:: Task input ::
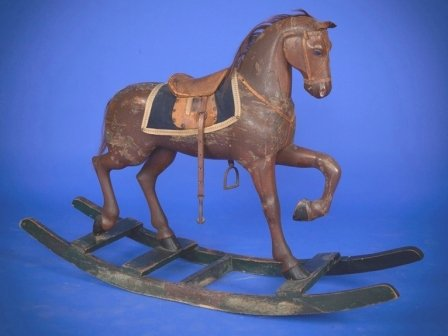 Gemla antique rocking horse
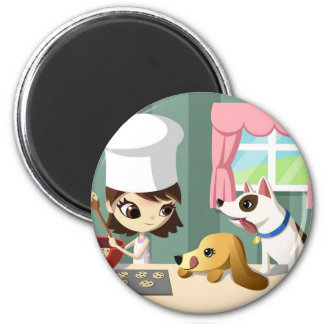 Maddi and the Hungry Pups 2 Inch Round Magnet
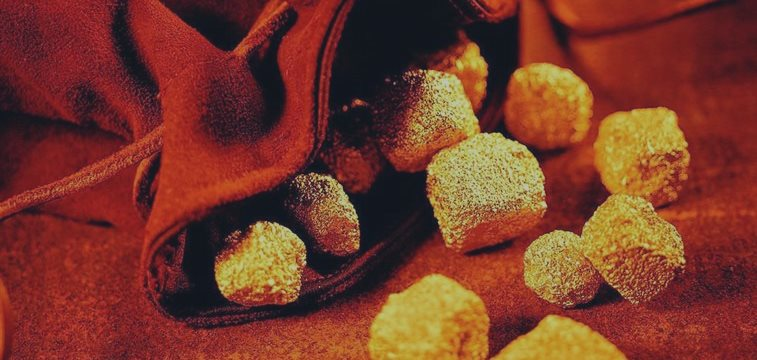 经常帐赤字大幅缩窄 印度央行废除金币进口限制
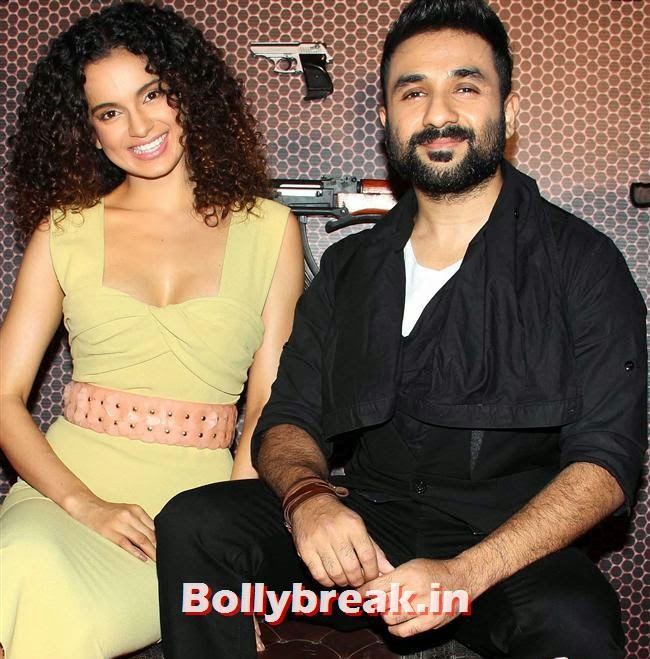 Kangana Ranaut and Vir Das, Check Out Kangana Ranaut's new Avatar - Revolver Rani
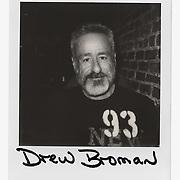 Farewell to New York: Drew Broman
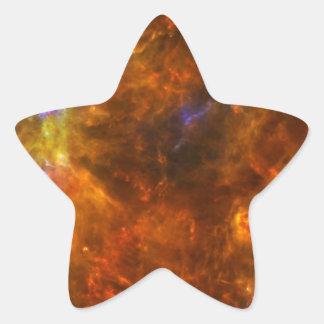 Churning Out Stars Star Sticker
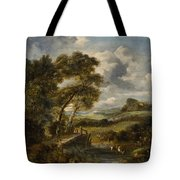 England 19th Tote Bag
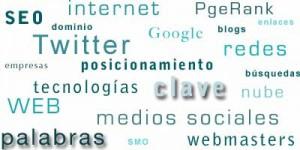 Te compartimos consejos para conocer tus keywords con Analytics.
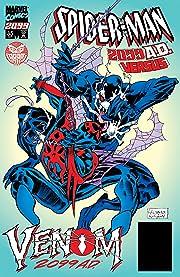 Spider-Man 2099 (1992-1996) #35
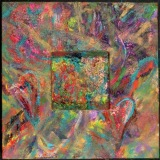 Landauer-Art-Hearts-on-paper-or-canvas-or-digital-and-3D-2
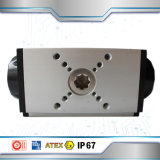 Wholesale Good Quality of Pneumatic Actuator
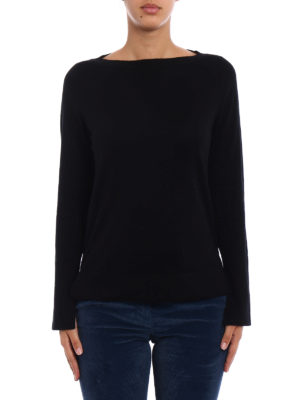 Snobby Sheep: boat necks online - Black silk and cashmere sweater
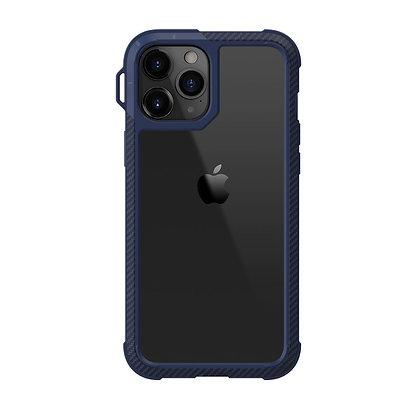 "SwitchEasy iPhone 12 Pro Max 6.7"" Explorer PC+TPU Case, Navy"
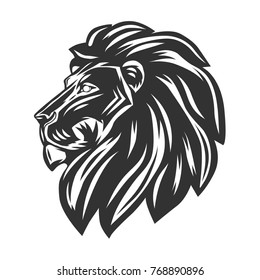 Black lion's head isolated on white background. Vector illustration.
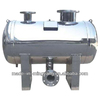 Titanium tank for storing liquid and powder made in MingYang with high quality
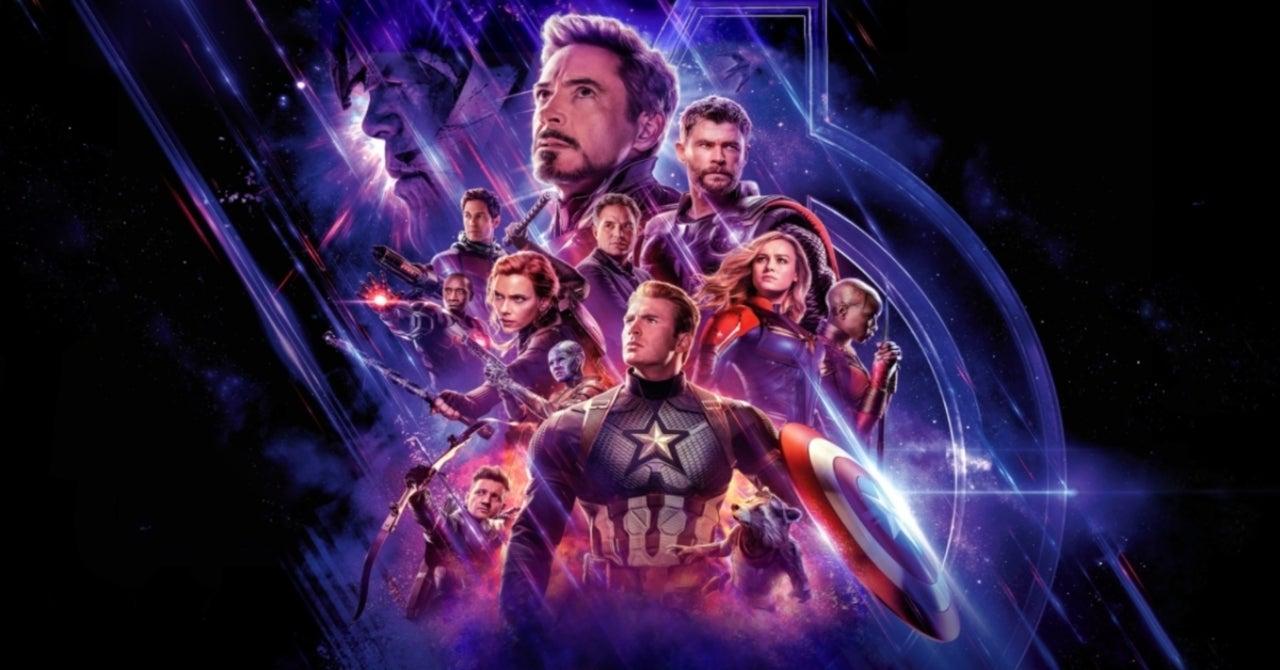 Marvel Studios Fans Celebrate Second Anniversary Of Avengers Endgame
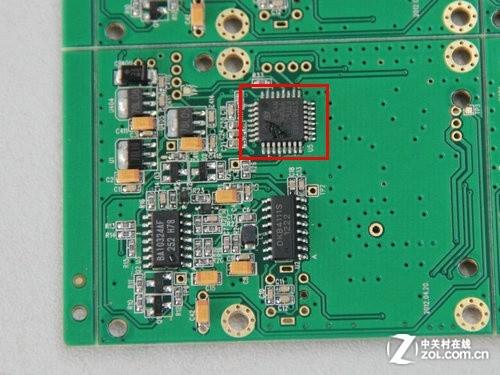 电子狗雷达电路板主控芯片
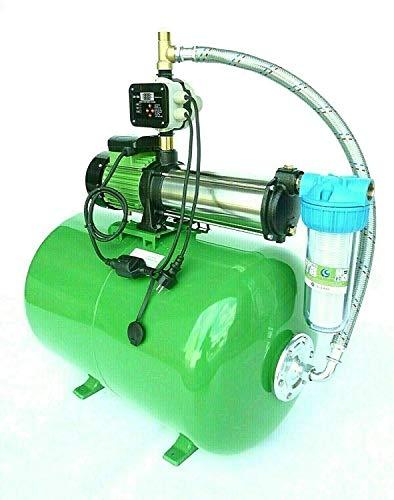 Tazado !!! Premium Hauswasserwerke mit Kreiselpumpe 10 Bar Druck 2,2 KW + 50L Stahlkessel+ elektronische Steuerung +Vorfilter !!!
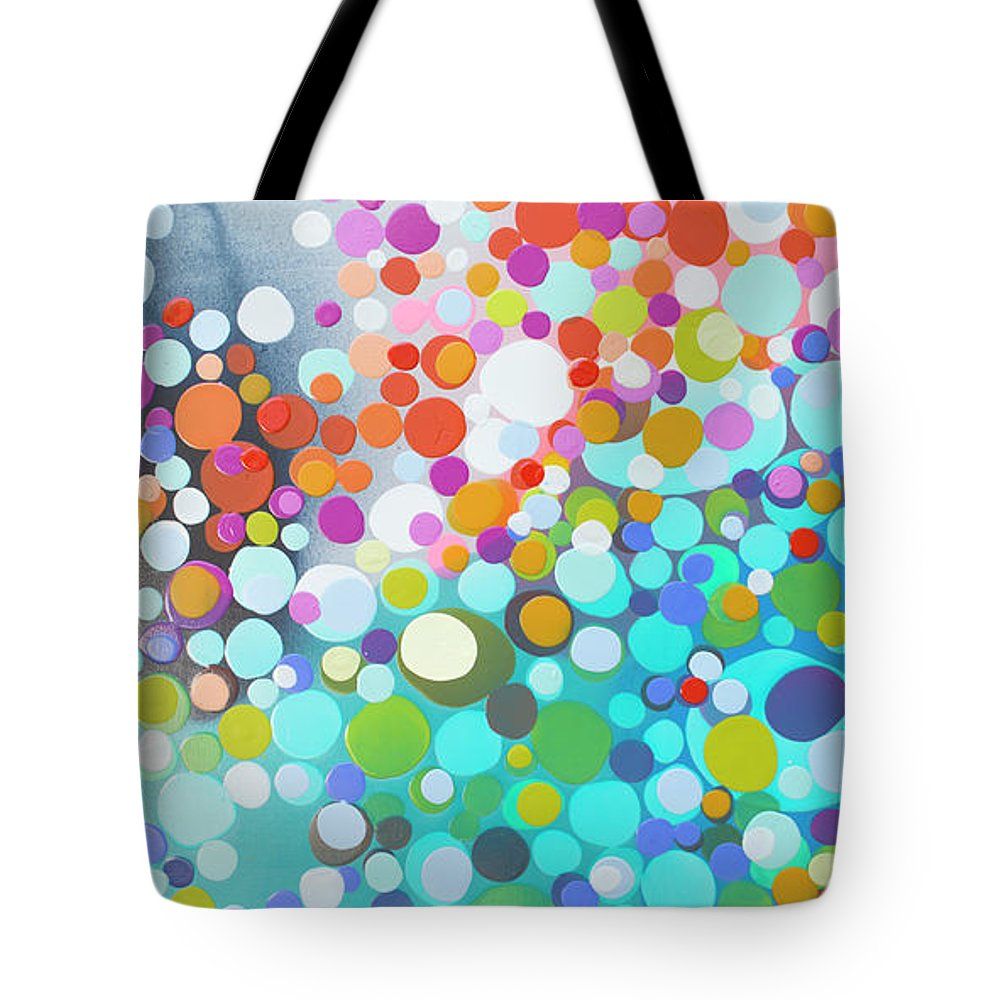Abstract Tote Bag featuring the painting Sweet Thing by Claire Desjardins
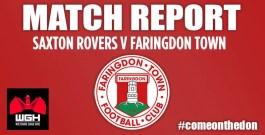 Match Report – Saxton Rovers v Faringdon Town FC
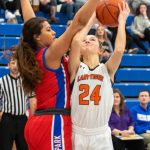 STRONG SECOND HALF SPARKS WHEELING PARK PAST LADY TIGERS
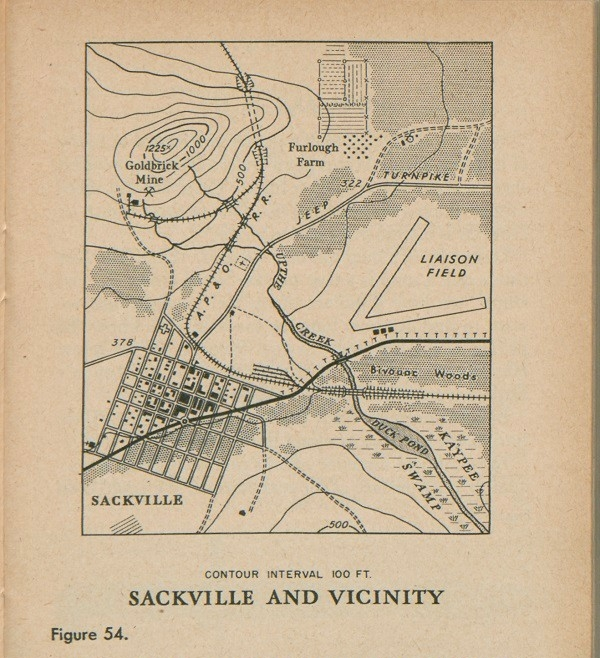 Figure 54: Map of Sackville and vicinity with contour interval 100 FT.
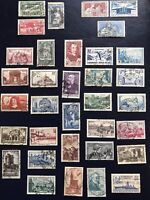 France 1920s - 1930s Collection 2 Used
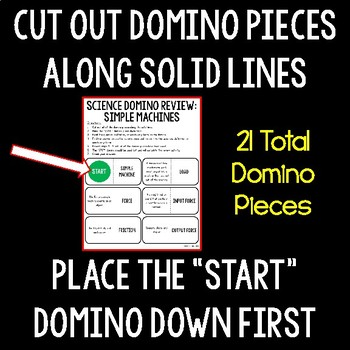 Simple Machines Domino Review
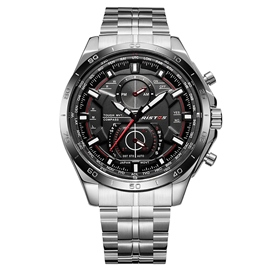 Ericdress Stainless Steel Case Quartz Watch for Men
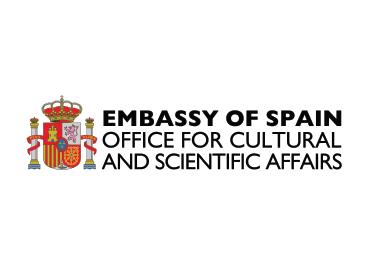http://auto-khaled.com/wp-content/uploads/2019/10/spanish-embassy-01-1.png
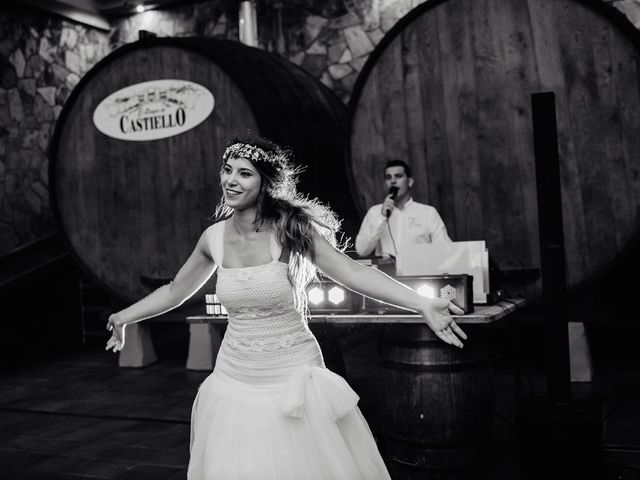 La boda de Héctor y Ana en Gijón, Asturias 239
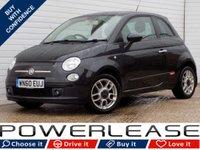 2010 FIAT 500 1.2 S 3d 69 BHP £3489.00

:: Exercise aim ::
A faithful copy of the data is required: each word kept, each picture omitted.

:: Solved exercise ::
 Gemla antique rocking horse
 Maddi and the Hungry Pups 2 Inch Round Magnet
 经常帐赤字大幅缩窄 印度央行废除金币进口限制
 Kangana Ranaut and Vir Das, Check Out Kangana Ranaut's new Avatar - Revolver Rani
 Farewell to New York: Drew Broman
 Churning Out Stars Star Sticker
 England 19th Tote Bag
 Te compartimos consejos para conocer tus keywords con Analytics.
 Spider-Man 2099 (1992-1996) #35
 Landauer-Art-Hearts-on-paper-or-canvas-or-digital-and-3D-2
 Wholesale Good Quality of Pneumatic Actuator
 Snobby Sheep: boat necks online - Black silk and cashmere sweater
 "SwitchEasy iPhone 12 Pro Max 6.7"" Explorer PC+TPU Case, Navy"
 Black lion's head isolated on white background. Vector illustration.
 Titanium tank for storing liquid and powder made in MingYang with high quality
 Marvel Studios Fans Celebrate Second Anniversary Of Avengers Endgame
 电子狗雷达电路板主控芯片
 Tazado !!! Premium Hauswasserwerke mit Kreiselpumpe 10 Bar Druck 2,2 KW + 50L Stahlkessel+ elektronische Steuerung +Vorfilter !!!
Abstract Tote Bag featuring the painting Sweet Thing by Claire Desjardins
 Match Report – Saxton Rovers v Faringdon Town FC
 STRONG SECOND HALF SPARKS WHEELING PARK PAST LADY TIGERS
 Figure 54: Map of Sackville and vicinity with contour interval 100 FT.
 France 1920s - 1930s Collection 2 Used
 Simple Machines Domino Review
 Ericdress Stainless Steel Case Quartz Watch for Men
http://auto-khaled.com/wp-content/uploads/2019/10/spanish-embassy-01-1.png
 La boda de Héctor y Ana en Gijón, Asturias 239
 2010 FIAT 500 1.2 S 3d 69 BHP £3489.00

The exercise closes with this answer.